Available data:
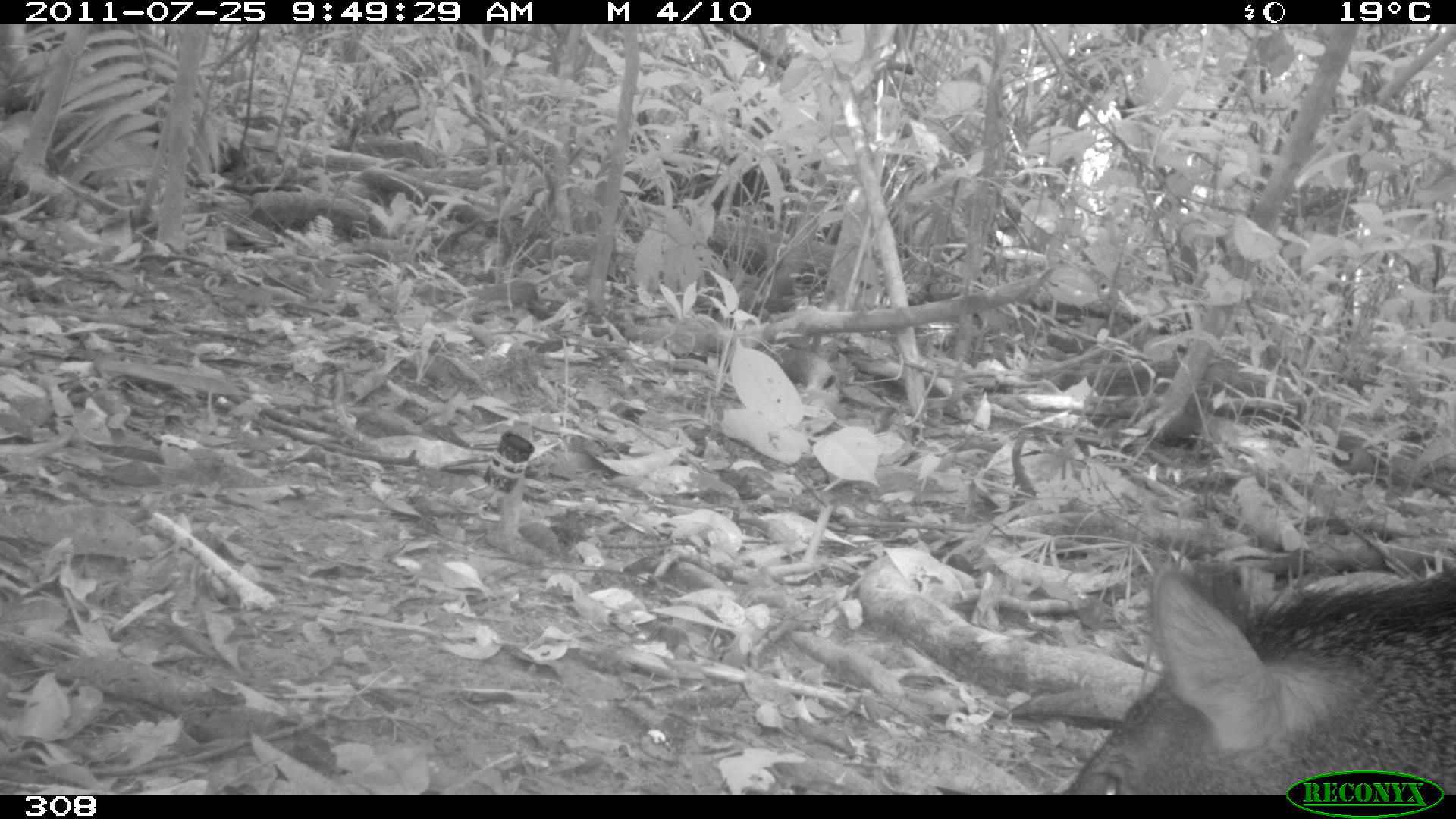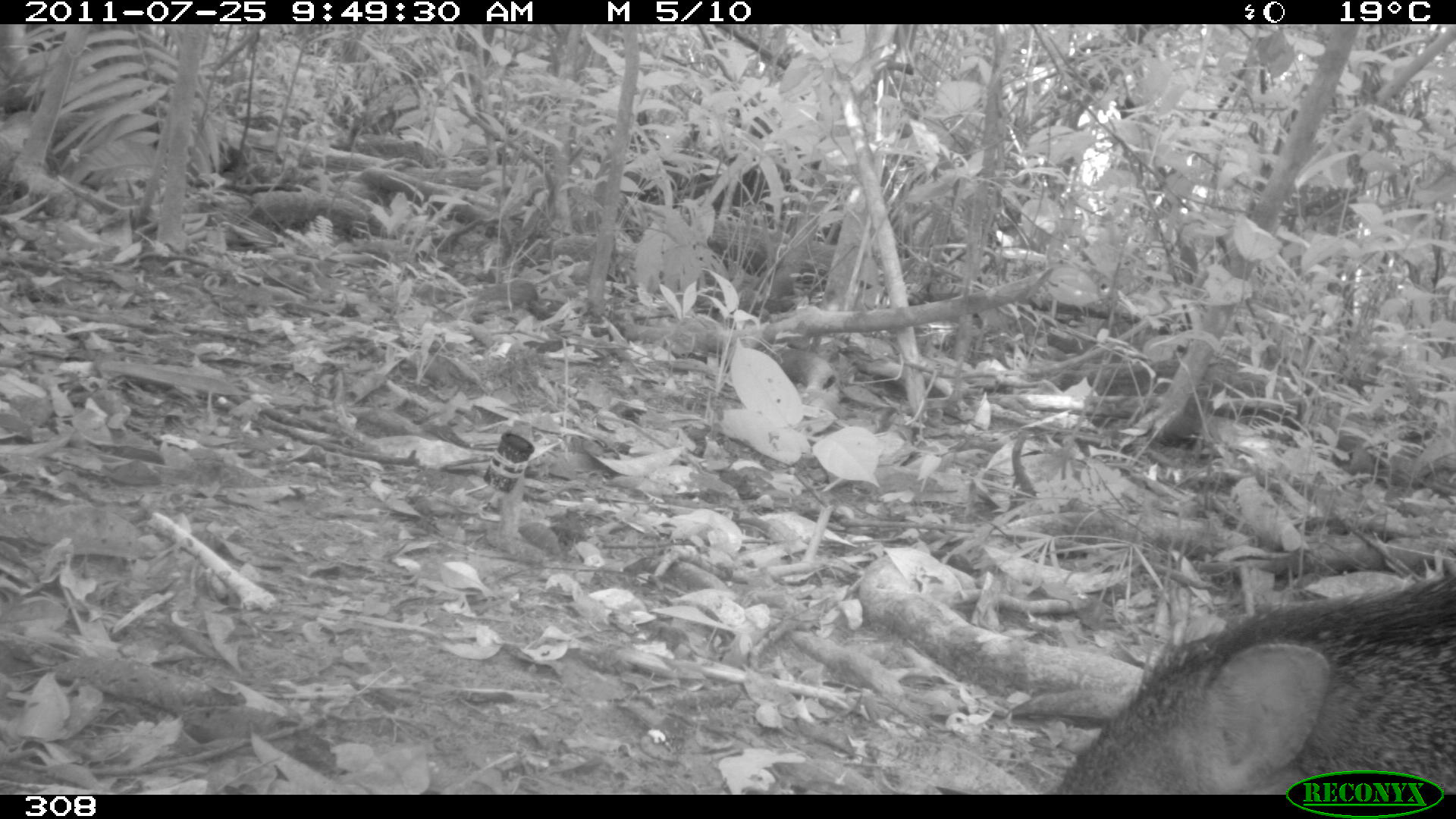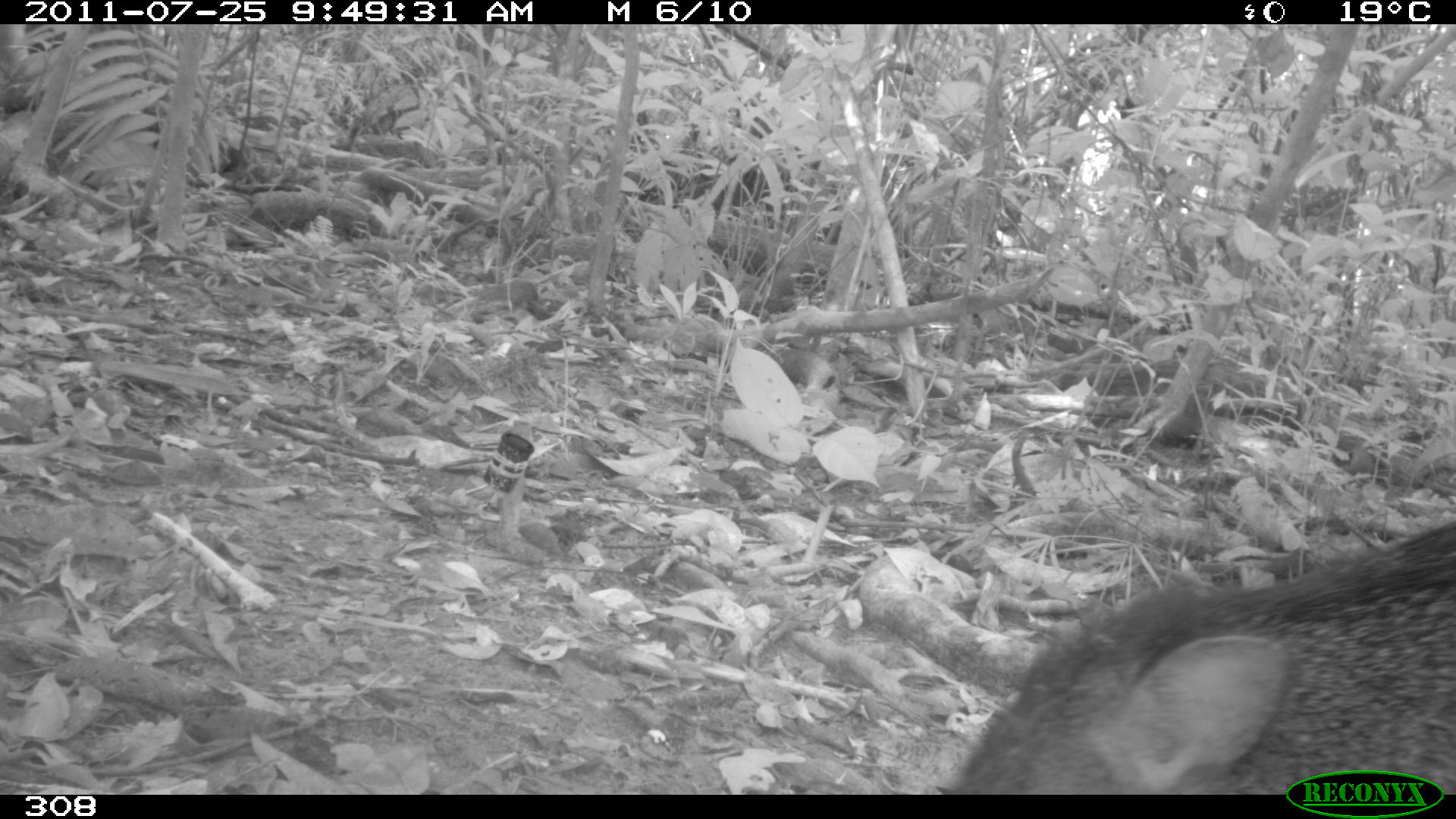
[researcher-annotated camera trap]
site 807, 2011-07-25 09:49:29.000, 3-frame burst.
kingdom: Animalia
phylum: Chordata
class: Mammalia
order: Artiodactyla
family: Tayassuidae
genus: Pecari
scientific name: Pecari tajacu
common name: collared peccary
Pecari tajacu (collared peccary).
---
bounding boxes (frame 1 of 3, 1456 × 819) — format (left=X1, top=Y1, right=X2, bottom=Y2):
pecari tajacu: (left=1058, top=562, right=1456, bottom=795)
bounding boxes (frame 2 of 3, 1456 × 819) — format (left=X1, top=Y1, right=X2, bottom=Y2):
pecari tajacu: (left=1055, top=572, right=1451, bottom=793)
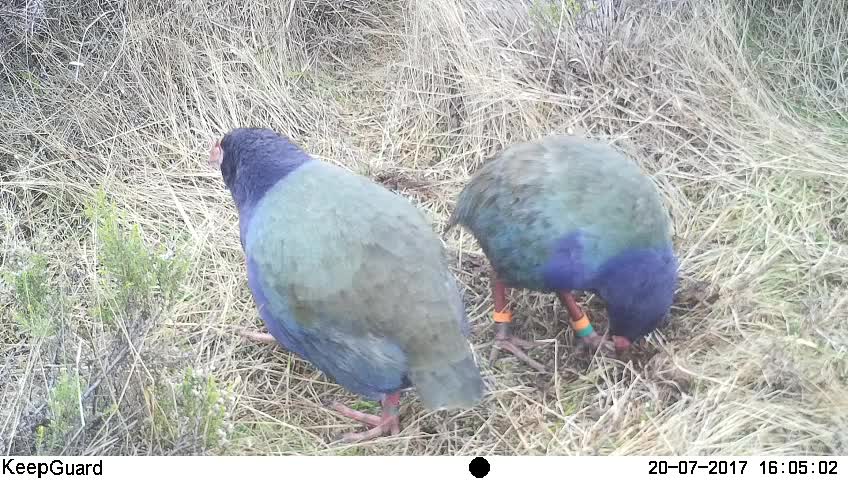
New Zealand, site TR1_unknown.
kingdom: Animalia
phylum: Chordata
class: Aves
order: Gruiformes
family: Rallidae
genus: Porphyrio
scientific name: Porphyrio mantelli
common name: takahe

About this exercise:
Give back the data exactly. Skip any images.

Solution below:
[researcher-annotated camera trap]
site 807, 2011-07-25 09:49:29.000, 3-frame burst.
kingdom: Animalia
phylum: Chordata
class: Mammalia
order: Artiodactyla
family: Tayassuidae
genus: Pecari
scientific name: Pecari tajacu
common name: collared peccary
Pecari tajacu (collared peccary).
---
bounding boxes (frame 1 of 3, 1456 × 819) — format (left=X1, top=Y1, right=X2, bottom=Y2):
pecari tajacu: (left=1058, top=562, right=1456, bottom=795)
bounding boxes (frame 2 of 3, 1456 × 819) — format (left=X1, top=Y1, right=X2, bottom=Y2):
pecari tajacu: (left=1055, top=572, right=1451, bottom=793)
New Zealand, site TR1_unknown.
kingdom: Animalia
phylum: Chordata
class: Aves
order: Gruiformes
family: Rallidae
genus: Porphyrio
scientific name: Porphyrio mantelli
common name: takahe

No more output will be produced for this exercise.